▶ **Source text**
——
Harvest 2021 - what can you expect from this vintage?
It’s impossible to talk about an Argentinian vintage and define the style as it’s a country which spans 2,360 miles from north to south and 880 miles across, giving rise to a range of latitudes and altitudes. We need to break it down into key regions to get a true picture of the harvest.
In Mendoza, frosts in spring and a cool rainy period in February meant many whites were ripening late, resulting in wines which are slightly lower in concentration and higher in acidity. This isn’t a bad thing, think about the Chardonnay grown in Chablis where fruit is gentle and acidity is high. Malbecs from the region are described as having slightly lower alcohol, tangy acidity, elegant fruit and excellent complexity.
The red and white harvest crossed over a little in parts of Mendoza, giving rise to labour shortages. Then you factor in Covid restrictions and you had winemakers tearing their hair out! It’s Argentina’s second harvest under Covid restrictions, but despite the labour shortages and a challenging growing period in Mendoza, winemakers are talking about an ‘extraordinary harvest’ with the overall quality of the grapes being very good.
——
▶ **Dataset**
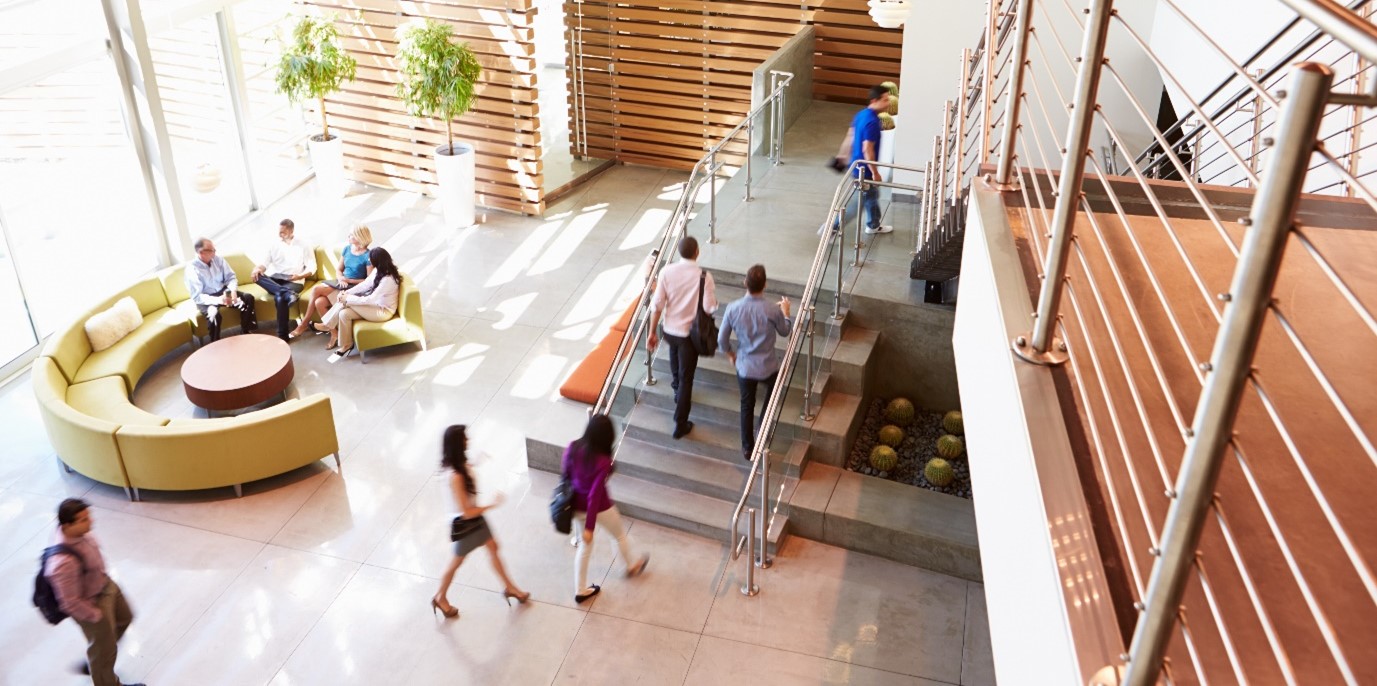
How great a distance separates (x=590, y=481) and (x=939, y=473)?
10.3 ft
——
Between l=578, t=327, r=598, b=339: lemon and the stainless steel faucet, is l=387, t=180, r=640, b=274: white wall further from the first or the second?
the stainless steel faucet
——
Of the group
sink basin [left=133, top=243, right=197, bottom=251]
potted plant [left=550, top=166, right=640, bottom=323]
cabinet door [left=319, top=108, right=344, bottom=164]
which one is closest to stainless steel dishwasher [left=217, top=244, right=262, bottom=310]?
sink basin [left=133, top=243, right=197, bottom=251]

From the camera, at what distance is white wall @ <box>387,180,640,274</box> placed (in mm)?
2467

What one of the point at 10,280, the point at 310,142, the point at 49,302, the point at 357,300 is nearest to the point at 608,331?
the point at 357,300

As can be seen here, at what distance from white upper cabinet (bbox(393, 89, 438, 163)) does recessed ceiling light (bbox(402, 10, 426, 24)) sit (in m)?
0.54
——
▶ **Assigned task 1**
In the harvest report, what caused many white grapes in Mendoza to ripen late?
▶ **Assigned task 2**
Summarize the harvest report in two sentences.
▶ **Assigned task 3**
Carry on the harvest report from its final sentence, in the same style.

▶ **Answer section 1**
Frosts in spring and a cool rainy period in February.

▶ **Answer section 2**
Argentina is too large and varied to describe its 2021 vintage in a single style, so the report looks at key regions such as Mendoza, where spring frosts and a cool, rainy February produced whites with lower concentration and higher acidity and Malbecs with slightly lower alcohol, tangy acidity and good complexity. Despite labor shortages from overlapping red and white harvests and Covid restrictions, winemakers there call it an "extraordinary harvest" with very good grape quality.

▶ **Answer section 3**
San Juan, Argentina’s second largest wine-producing province, reported its best harvest in recent years, particularly in the Pedernal Valley. In the high altitude Calchaqui Valley in the far north of Argentina, the harvest was fairly typical for the region with average rainfall in Cafayate and a warm summer that brought the harvest forward a few days.
In Argentina’s most southerly wine producing region of Patagonia, unusual snowfall early on was concerning, but this was followed by a dry, warm and windy summer. Winemakers here talk about a healthy harvest with low yields, freshness and complexity.
Although we sell a range of wines from across Argentina, many of our wines are from Mendoza, so the key thing to remember is that the 2021 harvest was a little cooler than average - slightly more restrained, delicately perfumed wines which are generally higher in acidity and a touch lower in alcohol. We’re expecting our first 2021 wines to land later this year, so we’ll let you know what we think as soon as we can get our hands on a bottle!